Studies of the tracking and identification efficiencies of electrons and positrons at BESIII
Xinyu Chai, Mengzhen Wang, Xiaobin Ji, Shengsen Sun, Dayong Wang
TL;DR
This work quantifies electron tracking and PID efficiencies at BESIII using radiative Bhabha events at $\sqrt{s}=3.08$ and $3.097$ GeV, defines robust data/MC correction factors, and characterizes systematic uncertainties. Through tag-and-probe analyses, the study obtains $\epsilon$ and $\alpha$ for both data and MC, finding that after correction the relative differences are typically below $0.5\%$, with especially small residuals in most $p_T$ and $p$ bins.
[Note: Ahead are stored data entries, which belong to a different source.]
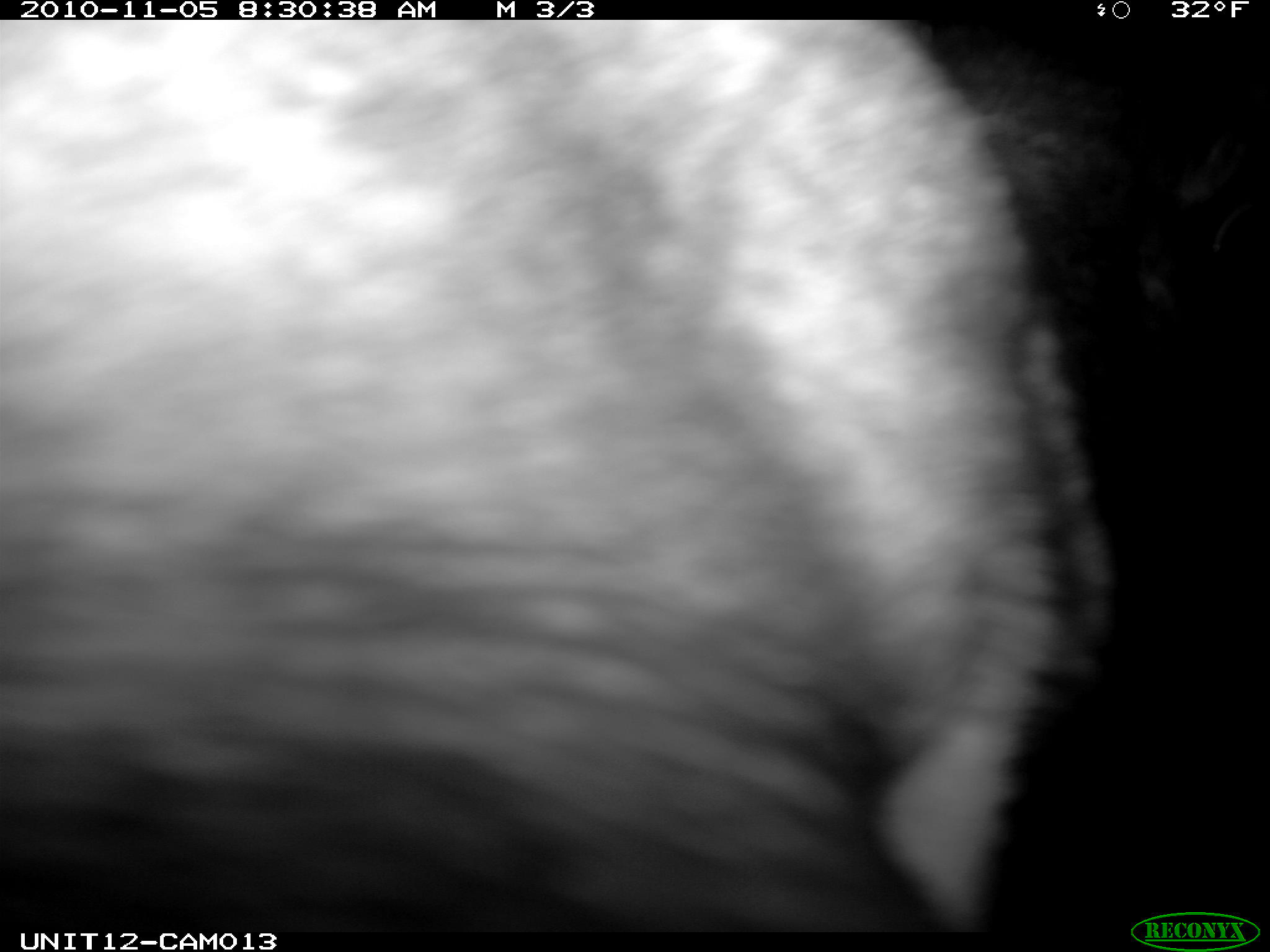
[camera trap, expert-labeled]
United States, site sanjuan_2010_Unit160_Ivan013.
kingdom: Animalia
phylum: Chordata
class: Mammalia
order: Artiodactyla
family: Cervidae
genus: Alces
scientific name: Alces alces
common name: moose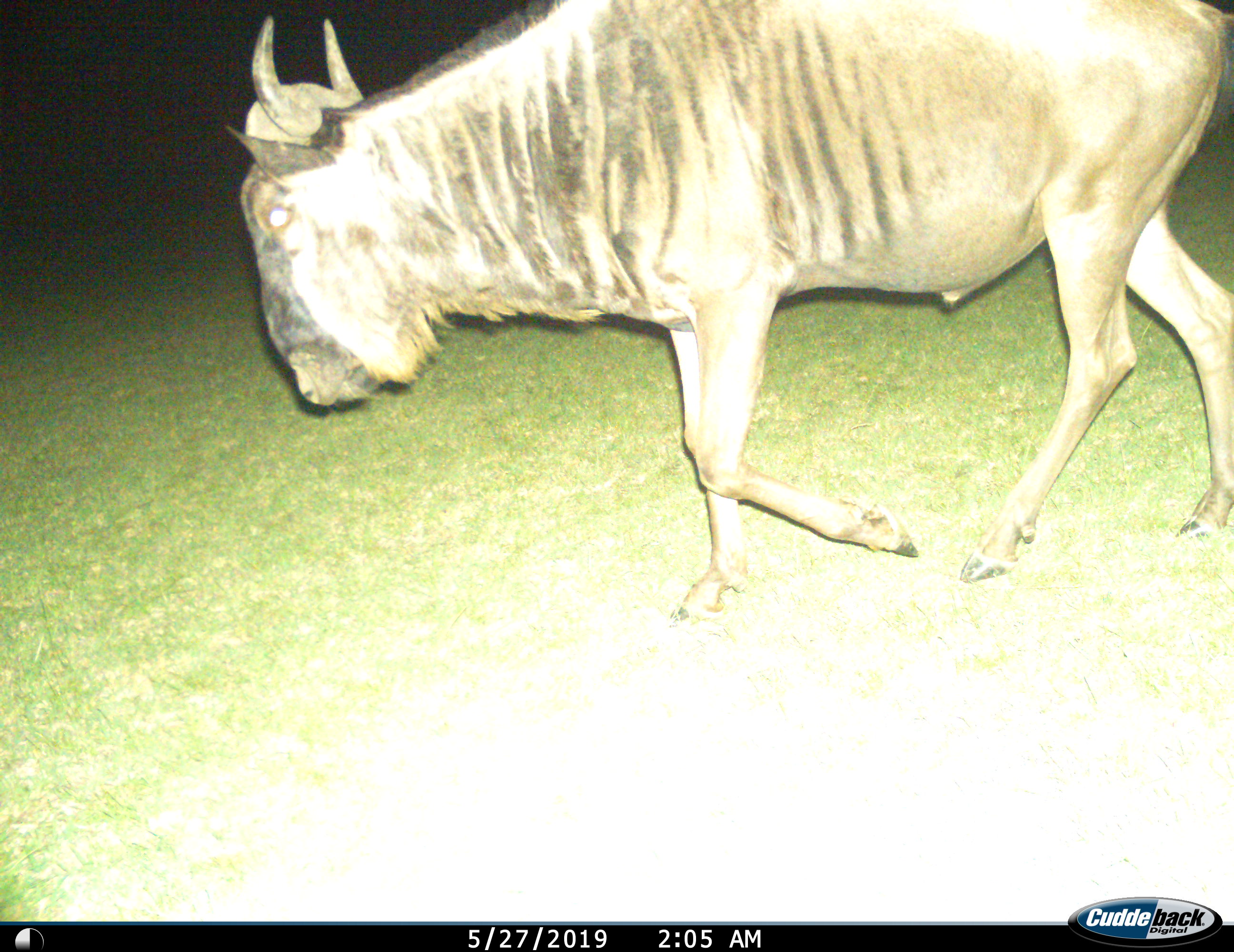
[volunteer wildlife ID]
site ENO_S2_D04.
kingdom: Animalia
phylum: Chordata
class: Mammalia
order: Artiodactyla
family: Bovidae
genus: Connochaetes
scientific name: Connochaetes taurinus taurinus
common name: blue wildebeest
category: wildebeestblue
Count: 1.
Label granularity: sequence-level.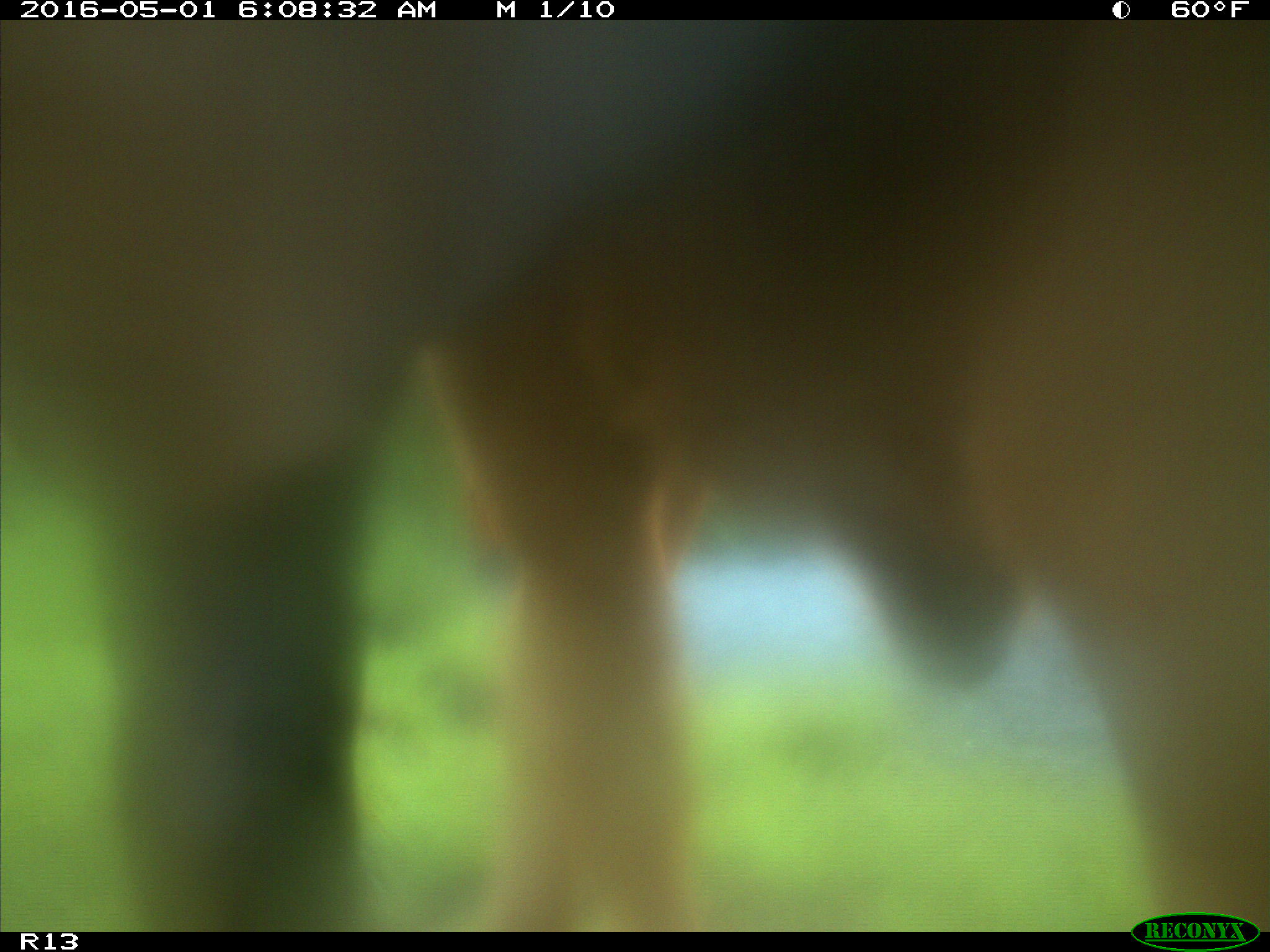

The results include detailed $p_T$ and $\cos\theta$ (tracking) and $p$, $\cos\theta$ (PID) dependences, and provide correction-factor tables to improve MC modeling for electron-related analyses. These corrections and methodologies enable more precise physics measurements at BESIII by reducing electron-related systematic uncertainties and are broadly applicable to other processes analyzed with BESIII data.
Abstract
The efficiencies for electron and positron tracking and identification in the BESIII experiment are investigated with the radiative Bhabha process $e^+e^-\rightarrow e^+e^-γ$ from the data samples collected at the center-of-mass energies of 3.08 GeV and 3.097 GeV. The relative differences between data and MC associated with tracking and identification efficiencies of electrons and positrons, as well as the corresponding correction factors are determined. It turns out the relative differences of tracking efficiency and particle identification efficiency after correction are mostly less than 0.5$\%$ for transverse momenta $p_T>0.4$ GeV and for the entire momentum region, respectively.